Nas ruas, trabalhadores lutam em defesa dos empregos na Ford e contra a reforma da Previdência

Foto: Adonis Guerra
O Dia Nacional de Luta em Defesa da Previdência e da aposentadoria, organizado pela CUT e demais centrais sindicais, começou cedo no ABC. Por volta das 7h, os companheiros na Mercedes, em São Bernardo, saíram do pátio da montadora para prestar solidariedade aos trabalhadores na Ford, que lutam para manter seus empregos.
Milhares de metalúrgicos do ABC, trabalhadores de diversas categorias e movimentos sociais se juntaram ao ato.
Os trabalhadores na região aprovaram a disponibilidade de fazer a luta e o engajamento do ABC em uma greve geral, quando for convocada pelas centrais sindicais.
No encontro da caminhada que partiu da Mercedes até o pátio da Ford, o presidente do Sindicato, Wagner Santana, o Wagnão, destacou a importância do ato.
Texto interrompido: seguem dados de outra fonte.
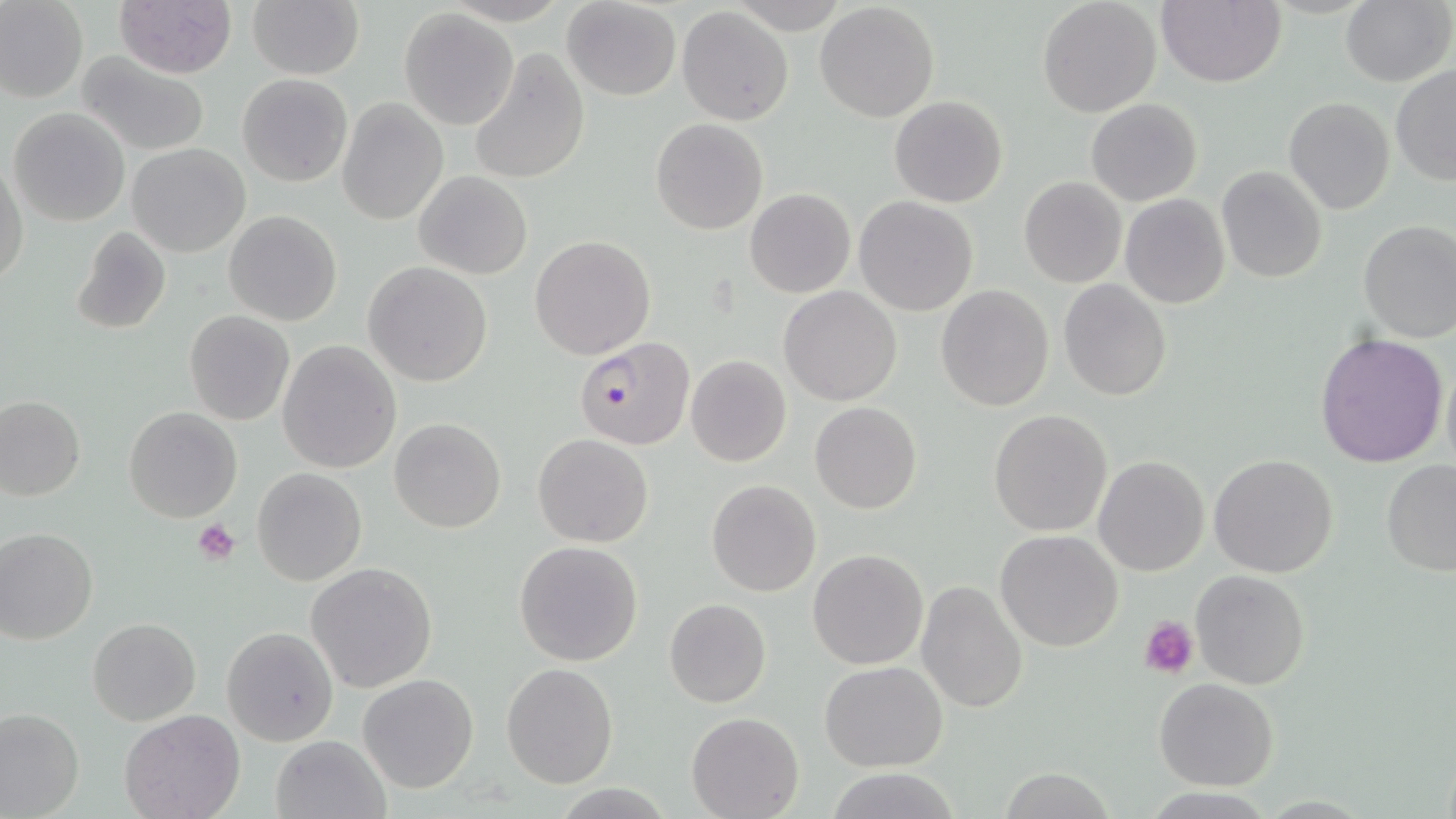

slide_level_diagnosis: Plasmodium falciparum
platelet_locations: 'approximate bounding boxes as [x1, y1, x2, y2] in pixels: [192, 517, 240, 564], [1139, 615, 1198, 679]'
magnification: 1000x
field_of_view: single
preparation: thin blood smear
uninfected_red_blood_cell_locations: 'approximate bounding boxes as [x1, y1, x2, y2] in pixels: [114, 0, 237, 77], [562, 0, 682, 100], [1038, 0, 1161, 117], [1155, 0, 1286, 87], [1340, 0, 1452, 87], [0, 1, 87, 102], [247, 1, 363, 78], [814, 2, 939, 123], [677, 7, 794, 127], [399, 8, 519, 129], [468, 48, 590, 186], [77, 54, 210, 156], [1390, 65, 1456, 186], [237, 74, 353, 188], [889, 95, 1008, 208], [337, 98, 447, 225], [1283, 98, 1396, 217], [1085, 99, 1202, 206], [8, 107, 131, 226], [650, 118, 769, 235], [126, 143, 250, 257], [0, 156, 29, 288], [1216, 165, 1327, 283], [414, 170, 532, 279], [1018, 176, 1128, 288], [744, 187, 855, 297], [1120, 194, 1229, 308], [854, 196, 978, 315], [224, 211, 343, 327], [1357, 220, 1456, 343], [69, 225, 172, 335], [530, 235, 656, 359], [363, 262, 493, 386], [1058, 279, 1172, 402], [935, 284, 1054, 411], [779, 286, 902, 405], [184, 311, 296, 425], [1314, 331, 1450, 470], [277, 340, 402, 473], [685, 356, 793, 468], [1440, 357, 1455, 483], [0, 397, 85, 502], [810, 401, 922, 513], [123, 407, 243, 523], [987, 408, 1113, 538], [390, 417, 506, 532], [533, 433, 653, 546], [1208, 453, 1339, 578], [1094, 455, 1210, 576], [1381, 460, 1456, 578], [251, 467, 368, 586], [706, 479, 822, 597], [0, 527, 98, 644], [994, 530, 1123, 652], [513, 541, 644, 667], [807, 548, 929, 669], [306, 560, 439, 694], [1190, 569, 1312, 691], [917, 580, 1029, 717], [664, 598, 771, 707], [87, 616, 201, 725], [222, 627, 339, 746], [820, 661, 949, 769], [501, 663, 618, 788], [358, 674, 479, 793], [1153, 678, 1279, 790], [0, 707, 83, 819], [119, 711, 245, 819], [686, 712, 803, 819], [269, 733, 392, 819], [1000, 768, 1116, 818]'
plasmodium_falciparum_infected_red_blood_cell_locations: 'approximate bounding boxes as [x1, y1, x2, y2] in pixels: [573, 338, 693, 450]'
modality: light microscopy
stain: May-Grünwald-Giemsa
image_size: 1456×819 pixelsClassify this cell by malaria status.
“São duas pautas bem específicas que tem a ver com a nossa vida. O anúncio de fechamento dessa fábrica histórica da categoria e contra essa proposta que não se trata de reforma da Previdência, e sim de um desmonte que vai tirar direitos de todos nós”, anunciou.
“Na luta em defesa dos direitos não tem arrego. Esse encontro é simbólico de demonstração de solidariedade de toda a categoria”, prosseguiu.
Os trabalhadores seguiram da portaria da Ford em passeata rumo à Praça São João Batista no Rudge Ramos.
Durante o percurso, os dirigentes do Sindicato, representantes de outras categorias e parlamentares falaram ao microfone com os companheiros e com a população sobre os impactos de fechamento da multinacional e o desmonte da Previdência Social que está em jogo com a proposta do governo Bolsonaro.
O secretário-geral da CUT e CSE na Mercedes, Sérgio Nobre, lembrou que o fechamento implicará no fim de mais empresas, o que aumentará o desemprego e a consequente diminuição de arrecadação da Previdência.
“Esse não é o caminho do nosso país, o caminho é a geração de emprego, o fim da informalidade, assim se garante condições a uma aposentadoria digna para os pais e mães de famílias. O maior banco do país é a Previdência Social, é ela que protege o trabalhador quando ele precisa”.
O secretário-geral dos Metalúrgicos do ABC, Aroaldo Oliveira da Silva, que tem feito o debate sobre o desmonte da Previdência em várias fábricas da categoria, destacou que a luta para manter os empregos na Ford deve ser de toda a região e apontou para os perigos da reforma.
“Essa reforma vai mudar a forma de vida de toda a sociedade brasileira. As pessoas ficarão na miséria sem aposentadoria e sem proteção social”.
O diretor administrativo do Sindicato, Moisés Selerges, questionou: “Vocês acham que a empresa vai ter sensibilidade quando os trabalhadores ficarem mais velhos? Sensibilidade é a nossa luta em solidariedade aos companheiros na Ford. Se a gente não fizer nada, os caras vão passar o trator, temos que brigar para tirar essa pauta da mesa deles”.
“Se o governo está colocando como prioridade a votação da reforma da Previdência, isso também deve ser prioridade na nossa luta. Em três meses esse governo já trabalhou muito, trabalhou contra a classe trabalhadora”, reforçou o coordenador do CSE na Mercedes, Ângelo Máximo de Oliveira Pinho, o Max.
O deputado federal Vicente Paulo da Silva, o Vicentinho, afirmou que a solidariedade é a coisa mais bonita que existe e reforçou que o momento é de cobrança. “É preciso dizer ao Congresso que o povo está de olho em traidores da classe trabalhadora. É hora de cobrar”.
No encerramento, em frente à igreja, o padre Paulo Afonso da paróquia São João Batista lembrou o tema da Campanha da Fraternidade deste ano é ‘Fraternidade e Políticas Públicas’, em defesa do bem comum. “A igreja está a favor de vocês e desse movimento. Vemos com muito temor a reforma da Previdência. Estamos com vocês clamando por justiça”.

Foto: Edu Guimarães
Luta na Ford
Durante o encontro na portaria da montadora, Wagnão comunicou a confirmação de uma reunião com o governador João Doria, na próxima quinta-feira, 28, às 18h, para tratar especificamente sobre as negociações da Ford com possíveis compradores.
“Estamos fazendo a luta numa série de espaços políticos. Quem é o patrão para isso não nos interessa, o que interessa é que fábrica fica e os empregos também”.
O coordenador-geral da representação na Ford, José Quixabeira de Anchieta, o Paraíba, reforçou que a luta continua, com a cobrança pela participação dos trabalhadores na negociação.
“A luta vai continuar em defesa dos empregos. Os trabalhadores estão convocados para assembleia na terça-feira, 26”, chamou.